Child Labour Act defines a child as a person who is below 14 years of age. The Act also says that no child should be employed for hazardous work. NAC said after the enactment of RTE Act the distinction between "prohibited and regulated employment that underwrites Child Labour Act is no longer tenable."
Educationists as well as the HRD ministry has been arguing in favour of changing the child labour law to bring in more children in the education net. "The child who works instead of being in school loses opportunities to break out of poverty, and suffers severe and irreversible damage to her physical and mental health," NAC said.
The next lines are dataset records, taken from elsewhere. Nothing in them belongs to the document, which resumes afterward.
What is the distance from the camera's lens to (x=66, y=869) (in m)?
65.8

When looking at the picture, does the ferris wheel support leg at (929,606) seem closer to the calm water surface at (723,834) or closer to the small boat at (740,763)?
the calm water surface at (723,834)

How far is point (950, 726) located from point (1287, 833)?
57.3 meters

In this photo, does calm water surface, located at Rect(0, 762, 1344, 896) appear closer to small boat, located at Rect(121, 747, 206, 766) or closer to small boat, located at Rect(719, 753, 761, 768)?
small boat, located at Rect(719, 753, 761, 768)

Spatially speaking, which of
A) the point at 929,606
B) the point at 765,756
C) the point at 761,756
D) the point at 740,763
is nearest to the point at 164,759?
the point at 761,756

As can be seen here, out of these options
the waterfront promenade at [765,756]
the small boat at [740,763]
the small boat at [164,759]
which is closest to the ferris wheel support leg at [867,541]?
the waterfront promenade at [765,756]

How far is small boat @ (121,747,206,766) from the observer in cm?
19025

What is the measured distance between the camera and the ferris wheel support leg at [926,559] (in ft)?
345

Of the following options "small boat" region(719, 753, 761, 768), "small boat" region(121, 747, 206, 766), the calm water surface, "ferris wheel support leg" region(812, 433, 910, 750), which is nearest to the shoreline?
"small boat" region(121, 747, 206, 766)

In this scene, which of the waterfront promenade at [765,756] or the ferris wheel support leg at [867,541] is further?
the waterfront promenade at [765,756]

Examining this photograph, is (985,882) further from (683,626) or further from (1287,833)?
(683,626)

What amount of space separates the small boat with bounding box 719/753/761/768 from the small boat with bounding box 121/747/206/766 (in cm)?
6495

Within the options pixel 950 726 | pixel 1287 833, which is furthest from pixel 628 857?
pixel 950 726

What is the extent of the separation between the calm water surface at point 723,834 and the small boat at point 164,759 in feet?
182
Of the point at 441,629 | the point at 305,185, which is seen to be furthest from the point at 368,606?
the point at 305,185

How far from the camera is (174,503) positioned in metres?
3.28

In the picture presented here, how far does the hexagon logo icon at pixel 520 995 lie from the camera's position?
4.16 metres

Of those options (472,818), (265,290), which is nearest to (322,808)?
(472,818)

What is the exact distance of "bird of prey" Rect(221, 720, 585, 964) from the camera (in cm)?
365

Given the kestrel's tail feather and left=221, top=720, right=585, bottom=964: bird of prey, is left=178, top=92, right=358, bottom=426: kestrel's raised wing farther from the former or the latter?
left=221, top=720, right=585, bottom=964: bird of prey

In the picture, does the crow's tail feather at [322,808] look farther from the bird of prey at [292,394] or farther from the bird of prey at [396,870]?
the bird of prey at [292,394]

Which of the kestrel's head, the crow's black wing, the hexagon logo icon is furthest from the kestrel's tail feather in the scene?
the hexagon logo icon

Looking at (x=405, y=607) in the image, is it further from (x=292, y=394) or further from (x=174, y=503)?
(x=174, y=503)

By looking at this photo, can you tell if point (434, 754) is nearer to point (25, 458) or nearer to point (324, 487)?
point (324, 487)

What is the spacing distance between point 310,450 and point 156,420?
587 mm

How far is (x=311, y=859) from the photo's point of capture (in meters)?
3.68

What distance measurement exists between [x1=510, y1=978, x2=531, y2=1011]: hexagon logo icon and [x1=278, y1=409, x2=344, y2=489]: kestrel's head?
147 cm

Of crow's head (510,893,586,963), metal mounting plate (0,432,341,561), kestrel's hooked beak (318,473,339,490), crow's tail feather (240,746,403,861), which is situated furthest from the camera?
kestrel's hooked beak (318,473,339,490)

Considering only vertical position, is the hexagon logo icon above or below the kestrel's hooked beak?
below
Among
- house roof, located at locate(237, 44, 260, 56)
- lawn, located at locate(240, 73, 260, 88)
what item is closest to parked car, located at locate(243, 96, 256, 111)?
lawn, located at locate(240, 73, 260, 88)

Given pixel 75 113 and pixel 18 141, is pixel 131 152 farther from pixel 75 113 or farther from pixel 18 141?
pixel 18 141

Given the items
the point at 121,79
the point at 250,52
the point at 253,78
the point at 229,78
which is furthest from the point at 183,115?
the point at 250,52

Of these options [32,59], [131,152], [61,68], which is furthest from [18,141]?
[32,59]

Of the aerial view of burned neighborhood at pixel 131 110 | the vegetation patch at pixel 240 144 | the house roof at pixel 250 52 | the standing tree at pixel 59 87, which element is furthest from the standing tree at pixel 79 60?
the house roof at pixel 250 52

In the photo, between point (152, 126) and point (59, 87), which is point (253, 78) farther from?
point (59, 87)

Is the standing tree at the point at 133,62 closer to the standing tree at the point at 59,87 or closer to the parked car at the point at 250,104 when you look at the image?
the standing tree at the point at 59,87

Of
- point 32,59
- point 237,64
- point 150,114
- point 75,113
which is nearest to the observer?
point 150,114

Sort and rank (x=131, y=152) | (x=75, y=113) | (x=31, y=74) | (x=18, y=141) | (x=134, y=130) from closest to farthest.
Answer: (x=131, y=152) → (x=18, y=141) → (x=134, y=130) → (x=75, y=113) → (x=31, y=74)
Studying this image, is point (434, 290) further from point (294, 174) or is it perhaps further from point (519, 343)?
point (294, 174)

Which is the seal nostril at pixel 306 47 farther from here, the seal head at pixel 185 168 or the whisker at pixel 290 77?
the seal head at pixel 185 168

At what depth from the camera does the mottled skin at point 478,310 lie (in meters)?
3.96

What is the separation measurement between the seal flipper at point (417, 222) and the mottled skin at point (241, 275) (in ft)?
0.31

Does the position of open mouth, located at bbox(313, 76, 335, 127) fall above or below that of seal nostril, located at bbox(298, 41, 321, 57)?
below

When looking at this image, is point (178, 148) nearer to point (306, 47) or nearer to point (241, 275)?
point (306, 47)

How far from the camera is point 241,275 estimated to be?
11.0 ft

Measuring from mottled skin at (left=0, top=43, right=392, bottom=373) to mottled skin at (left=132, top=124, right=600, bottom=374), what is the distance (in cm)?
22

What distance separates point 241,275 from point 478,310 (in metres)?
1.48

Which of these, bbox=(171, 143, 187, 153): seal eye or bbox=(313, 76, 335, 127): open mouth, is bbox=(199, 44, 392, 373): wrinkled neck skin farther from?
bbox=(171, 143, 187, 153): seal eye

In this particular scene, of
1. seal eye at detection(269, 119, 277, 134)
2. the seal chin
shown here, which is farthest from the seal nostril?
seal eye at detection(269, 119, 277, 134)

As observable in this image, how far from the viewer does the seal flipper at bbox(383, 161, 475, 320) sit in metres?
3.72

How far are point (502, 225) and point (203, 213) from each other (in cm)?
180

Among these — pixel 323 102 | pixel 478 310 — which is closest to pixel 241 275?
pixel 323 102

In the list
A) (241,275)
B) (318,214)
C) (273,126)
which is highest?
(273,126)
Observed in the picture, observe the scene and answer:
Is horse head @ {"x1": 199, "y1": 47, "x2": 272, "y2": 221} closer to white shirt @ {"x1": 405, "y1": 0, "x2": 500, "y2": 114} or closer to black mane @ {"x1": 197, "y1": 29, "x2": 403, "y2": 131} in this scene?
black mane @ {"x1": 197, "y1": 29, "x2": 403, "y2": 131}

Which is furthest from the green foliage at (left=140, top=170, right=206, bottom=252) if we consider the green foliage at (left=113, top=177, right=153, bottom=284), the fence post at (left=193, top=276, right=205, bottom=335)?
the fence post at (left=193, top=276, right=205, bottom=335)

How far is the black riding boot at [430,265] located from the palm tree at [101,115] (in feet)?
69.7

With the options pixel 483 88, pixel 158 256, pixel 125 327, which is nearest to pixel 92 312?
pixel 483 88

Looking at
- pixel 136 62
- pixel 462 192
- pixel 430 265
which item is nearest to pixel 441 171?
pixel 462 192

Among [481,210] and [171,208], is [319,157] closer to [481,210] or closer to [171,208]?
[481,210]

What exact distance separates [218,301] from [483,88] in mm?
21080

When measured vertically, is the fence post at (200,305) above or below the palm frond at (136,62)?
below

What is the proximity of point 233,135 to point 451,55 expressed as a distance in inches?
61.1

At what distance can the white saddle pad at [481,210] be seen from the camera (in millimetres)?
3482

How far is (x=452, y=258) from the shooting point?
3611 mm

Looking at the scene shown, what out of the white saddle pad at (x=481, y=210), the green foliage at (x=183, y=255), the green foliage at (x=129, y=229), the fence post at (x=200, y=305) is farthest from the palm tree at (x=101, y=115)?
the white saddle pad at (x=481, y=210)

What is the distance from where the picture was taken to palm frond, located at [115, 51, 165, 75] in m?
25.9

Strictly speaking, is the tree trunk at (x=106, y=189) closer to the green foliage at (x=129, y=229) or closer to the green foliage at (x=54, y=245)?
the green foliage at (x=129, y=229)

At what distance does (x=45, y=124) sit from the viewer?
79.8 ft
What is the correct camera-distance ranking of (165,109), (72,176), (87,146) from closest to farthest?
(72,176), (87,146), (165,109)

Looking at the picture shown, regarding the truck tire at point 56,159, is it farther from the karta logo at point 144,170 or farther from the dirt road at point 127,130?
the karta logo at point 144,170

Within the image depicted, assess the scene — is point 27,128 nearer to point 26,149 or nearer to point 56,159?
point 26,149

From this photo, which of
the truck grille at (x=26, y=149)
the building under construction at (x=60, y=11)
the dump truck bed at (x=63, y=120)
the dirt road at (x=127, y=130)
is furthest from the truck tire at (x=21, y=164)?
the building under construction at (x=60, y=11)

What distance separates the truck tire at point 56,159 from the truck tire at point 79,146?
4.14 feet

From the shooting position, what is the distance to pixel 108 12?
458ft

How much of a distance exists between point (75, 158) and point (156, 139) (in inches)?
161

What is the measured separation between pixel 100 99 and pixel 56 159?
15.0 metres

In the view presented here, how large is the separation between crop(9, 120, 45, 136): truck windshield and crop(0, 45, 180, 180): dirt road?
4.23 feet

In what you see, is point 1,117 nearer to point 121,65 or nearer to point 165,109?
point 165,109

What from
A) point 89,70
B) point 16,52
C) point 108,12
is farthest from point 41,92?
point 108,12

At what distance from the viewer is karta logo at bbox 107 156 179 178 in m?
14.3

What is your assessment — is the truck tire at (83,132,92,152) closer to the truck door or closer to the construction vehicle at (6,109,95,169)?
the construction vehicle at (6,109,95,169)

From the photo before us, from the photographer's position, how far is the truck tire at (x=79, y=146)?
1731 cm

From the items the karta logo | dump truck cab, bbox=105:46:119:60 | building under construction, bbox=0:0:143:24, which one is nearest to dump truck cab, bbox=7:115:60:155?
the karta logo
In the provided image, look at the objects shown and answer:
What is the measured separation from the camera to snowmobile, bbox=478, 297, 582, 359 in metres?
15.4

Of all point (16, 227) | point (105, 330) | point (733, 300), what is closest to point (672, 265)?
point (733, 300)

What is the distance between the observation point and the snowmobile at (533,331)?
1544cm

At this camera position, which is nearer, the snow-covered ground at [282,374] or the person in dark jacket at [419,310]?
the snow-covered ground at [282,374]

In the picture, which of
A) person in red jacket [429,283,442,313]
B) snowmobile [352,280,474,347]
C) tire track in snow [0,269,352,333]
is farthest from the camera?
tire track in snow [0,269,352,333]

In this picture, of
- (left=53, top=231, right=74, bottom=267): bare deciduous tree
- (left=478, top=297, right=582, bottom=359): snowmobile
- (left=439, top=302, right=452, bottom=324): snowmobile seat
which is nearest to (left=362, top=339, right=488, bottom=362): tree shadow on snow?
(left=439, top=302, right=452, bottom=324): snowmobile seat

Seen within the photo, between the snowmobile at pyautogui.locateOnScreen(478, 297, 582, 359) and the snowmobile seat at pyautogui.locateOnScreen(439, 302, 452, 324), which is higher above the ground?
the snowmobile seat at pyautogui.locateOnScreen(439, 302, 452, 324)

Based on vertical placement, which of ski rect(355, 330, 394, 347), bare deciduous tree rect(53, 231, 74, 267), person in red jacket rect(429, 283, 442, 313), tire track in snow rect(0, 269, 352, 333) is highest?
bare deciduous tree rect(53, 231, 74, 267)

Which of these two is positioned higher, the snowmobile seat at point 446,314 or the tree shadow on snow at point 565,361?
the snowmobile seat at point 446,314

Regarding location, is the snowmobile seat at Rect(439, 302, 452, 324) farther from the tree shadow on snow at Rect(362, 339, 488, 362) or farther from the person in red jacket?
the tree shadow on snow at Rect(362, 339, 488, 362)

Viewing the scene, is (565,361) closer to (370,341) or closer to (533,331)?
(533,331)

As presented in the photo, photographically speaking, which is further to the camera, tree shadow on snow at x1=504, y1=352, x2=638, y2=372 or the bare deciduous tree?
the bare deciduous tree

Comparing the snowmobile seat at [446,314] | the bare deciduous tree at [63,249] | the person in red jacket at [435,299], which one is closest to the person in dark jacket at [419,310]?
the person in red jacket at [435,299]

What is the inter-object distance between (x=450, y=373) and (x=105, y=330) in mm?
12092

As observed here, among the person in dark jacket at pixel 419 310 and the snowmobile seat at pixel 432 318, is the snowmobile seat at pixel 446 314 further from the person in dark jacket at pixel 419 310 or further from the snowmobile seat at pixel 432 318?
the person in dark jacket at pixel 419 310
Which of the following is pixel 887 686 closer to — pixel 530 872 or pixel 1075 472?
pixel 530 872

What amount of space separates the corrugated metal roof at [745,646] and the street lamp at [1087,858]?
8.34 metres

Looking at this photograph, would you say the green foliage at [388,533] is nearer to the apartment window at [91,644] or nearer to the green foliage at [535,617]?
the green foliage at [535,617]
It also argued that the "current regime of graded legality of child work is not in consonance with the fundamental rights of every child, including her right to be in school".
While recommending a ban on child labour till the age of 14, NAC has also said that the law should not penalize parents for making their children work. "Nor should the law criminalize children assisting their parents in work at home, in the fields or vending after school hours or during holidays," NAC said. But it has also recommended that since penalties under the Child Labour Act are "weak and poorly enforced", all offences under the Act should be made "cognizable and non-bailable."
NAC has said HRD and women & child development ministries should be entrusted with the job of rehabilitating child workers through child-supportive programmes.